** TASK INSTRUCTIONS **
Find the line in the entries below that contains "[camera trap, expert-labeled]". Repeat it exactly, and every line after it through the line that contains "A: Bos taurus (domestic cow).".
DATA LISTING section start
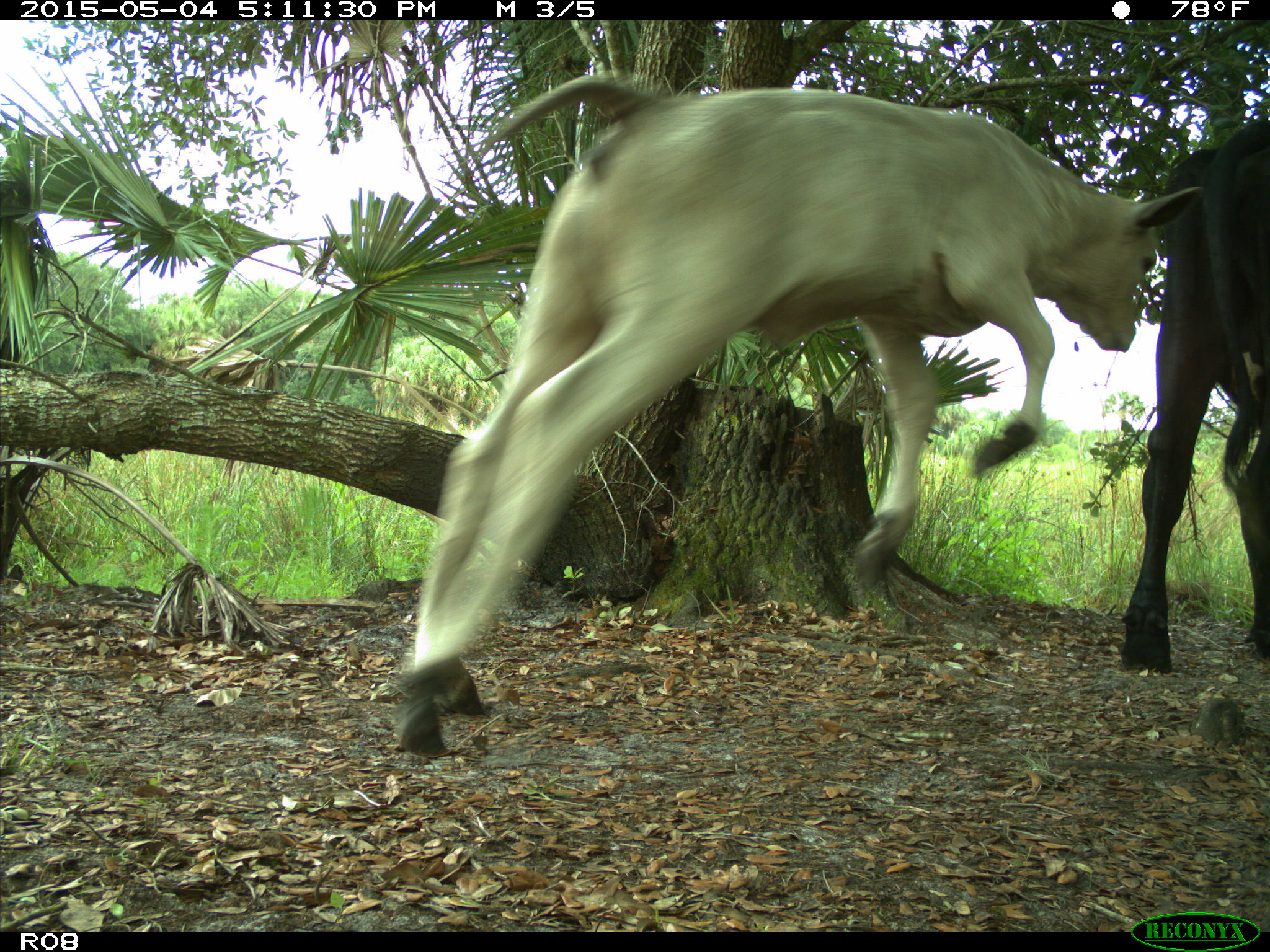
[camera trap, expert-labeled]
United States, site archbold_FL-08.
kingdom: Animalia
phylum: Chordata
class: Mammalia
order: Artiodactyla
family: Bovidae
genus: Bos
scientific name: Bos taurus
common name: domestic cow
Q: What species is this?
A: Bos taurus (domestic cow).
DATA LISTING section end
DATA LISTING section start
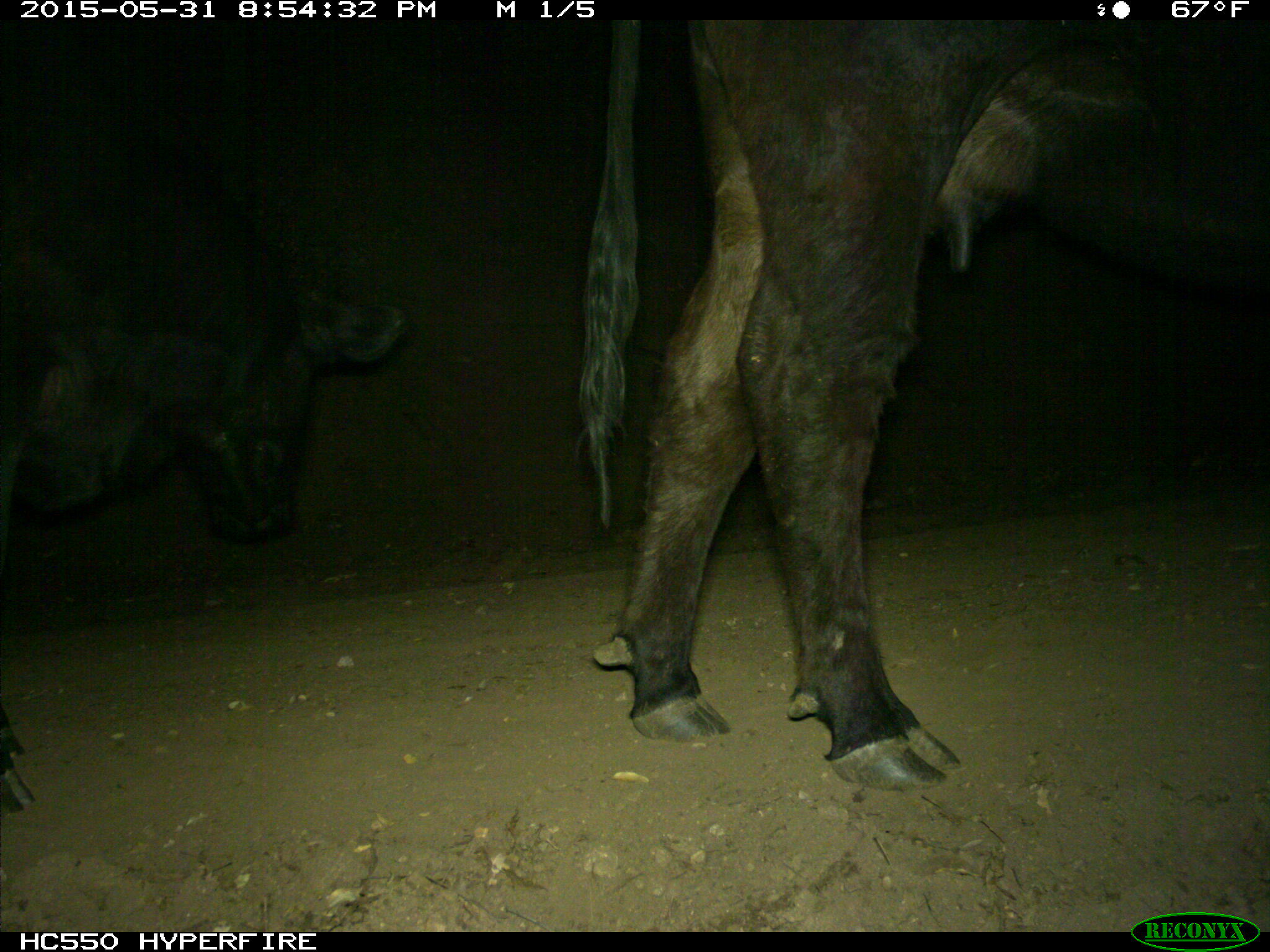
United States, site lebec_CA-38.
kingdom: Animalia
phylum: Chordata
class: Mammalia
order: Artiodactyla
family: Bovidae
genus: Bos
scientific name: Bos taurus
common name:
DATA LISTING section end
DATA LISTING section start
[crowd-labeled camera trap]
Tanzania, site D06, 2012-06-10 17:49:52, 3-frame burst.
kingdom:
DATA LISTING section end
** ANSWER TO THE EXERCISE **
[camera trap, expert-labeled]
United States, site archbold_FL-08.
kingdom: Animalia
phylum: Chordata
class: Mammalia
order: Artiodactyla
family: Bovidae
genus: Bos
scientific name: Bos taurus
common name: domestic cow
Q: What species is this?
A: Bos taurus (domestic cow).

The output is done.